I've spent the last week fulfilling a long-held ambition by visiting some of the incredible historical sites in Upper Egypt. Looking at reports of weather back home, you won't thank me for telling you that daytime temperatures here have been around 85 F with glorious sunshine.
It won't help you to know either that I'm writing this column on a balcony overlooking the Nile. The base here in Luxor is perfect (much more in next week's travel column) and it's been very thought-provoking too.
England's civilised history is a scratch on the surface of time compared to the scale of things here. Some of the places I've visited were centres of historical tourism when the Romans were here two thousand years ago, and even their achievements failed to match what the Egyptians achieved over a thousand years before the birth of Christ.
The place, and atmosphere, most seared on my memory is the Temple of Karnak, but it's the human side rather than the buildings which make the biggest impact. An evening spent at the Sound and Light Show at Karnak was dramatic, and the experience cleverly brought out something even bigger than the awe-inspiring buildings.
Among the tales of empire and conquest three thousand years ago are littered the names of places which are at the centre of today's worrying news. The armies had different names, but much of the conflict then revolved around the Tigris and the Euphrates and much of what we now call Iraq. Long before the UK or the USA were on the scene, ordinary people worried about how the tinder box of their Middle East would affect their lives.

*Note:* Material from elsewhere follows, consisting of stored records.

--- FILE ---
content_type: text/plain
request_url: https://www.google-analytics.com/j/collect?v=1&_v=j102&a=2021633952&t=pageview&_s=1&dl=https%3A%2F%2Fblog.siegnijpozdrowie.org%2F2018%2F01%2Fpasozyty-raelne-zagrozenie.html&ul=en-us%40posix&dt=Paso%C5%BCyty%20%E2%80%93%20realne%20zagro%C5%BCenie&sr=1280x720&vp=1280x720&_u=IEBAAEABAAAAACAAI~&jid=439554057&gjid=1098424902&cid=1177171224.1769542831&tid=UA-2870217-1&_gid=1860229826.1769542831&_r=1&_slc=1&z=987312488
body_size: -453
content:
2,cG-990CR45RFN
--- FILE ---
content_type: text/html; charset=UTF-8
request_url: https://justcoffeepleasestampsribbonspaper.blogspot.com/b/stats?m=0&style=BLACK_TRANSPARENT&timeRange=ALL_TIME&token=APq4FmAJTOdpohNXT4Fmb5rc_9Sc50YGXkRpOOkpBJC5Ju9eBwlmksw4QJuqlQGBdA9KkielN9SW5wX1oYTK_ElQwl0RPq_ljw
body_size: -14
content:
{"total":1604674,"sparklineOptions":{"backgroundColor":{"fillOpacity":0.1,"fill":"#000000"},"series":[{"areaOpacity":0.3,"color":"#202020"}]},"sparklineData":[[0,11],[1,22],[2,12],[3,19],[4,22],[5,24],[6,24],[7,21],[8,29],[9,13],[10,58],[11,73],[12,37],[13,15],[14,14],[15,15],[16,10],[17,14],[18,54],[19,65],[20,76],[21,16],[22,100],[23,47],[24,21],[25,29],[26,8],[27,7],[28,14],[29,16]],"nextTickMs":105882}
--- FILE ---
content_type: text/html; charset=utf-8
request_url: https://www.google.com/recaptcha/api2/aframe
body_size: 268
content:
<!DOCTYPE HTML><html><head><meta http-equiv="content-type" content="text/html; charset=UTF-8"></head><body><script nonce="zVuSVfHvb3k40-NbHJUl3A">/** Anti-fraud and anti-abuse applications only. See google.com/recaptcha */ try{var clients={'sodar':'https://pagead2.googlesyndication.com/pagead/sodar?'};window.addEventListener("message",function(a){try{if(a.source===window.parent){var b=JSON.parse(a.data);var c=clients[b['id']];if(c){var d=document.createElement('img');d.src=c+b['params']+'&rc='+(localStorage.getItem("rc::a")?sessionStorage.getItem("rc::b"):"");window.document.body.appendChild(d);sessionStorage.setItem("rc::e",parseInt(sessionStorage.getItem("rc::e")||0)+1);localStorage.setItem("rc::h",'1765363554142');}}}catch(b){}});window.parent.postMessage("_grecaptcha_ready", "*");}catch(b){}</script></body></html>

In the middle of all this though, one snippet from Karnak will linger with me for ever. Archaeologists had discovered some cylindrical cases which had survived down the centuries. Originally they had held papyrus sheets of poetry which had disintegrated to dust, but odd scraps did still exist. One was a few lines written by a young woman to the man she loved and spoke of him filling her senses like the breath of the wind on the reeds in the Nile. The thought that love persists, and empires don't, is a theme worth remembering.
I almost wished that today's world leaders with massive worries on their minds could take a few hours off and spend time at Karnak and feel what's real and what lasts.
All things must pass and, in the end, the real weapon of mass destruction is time.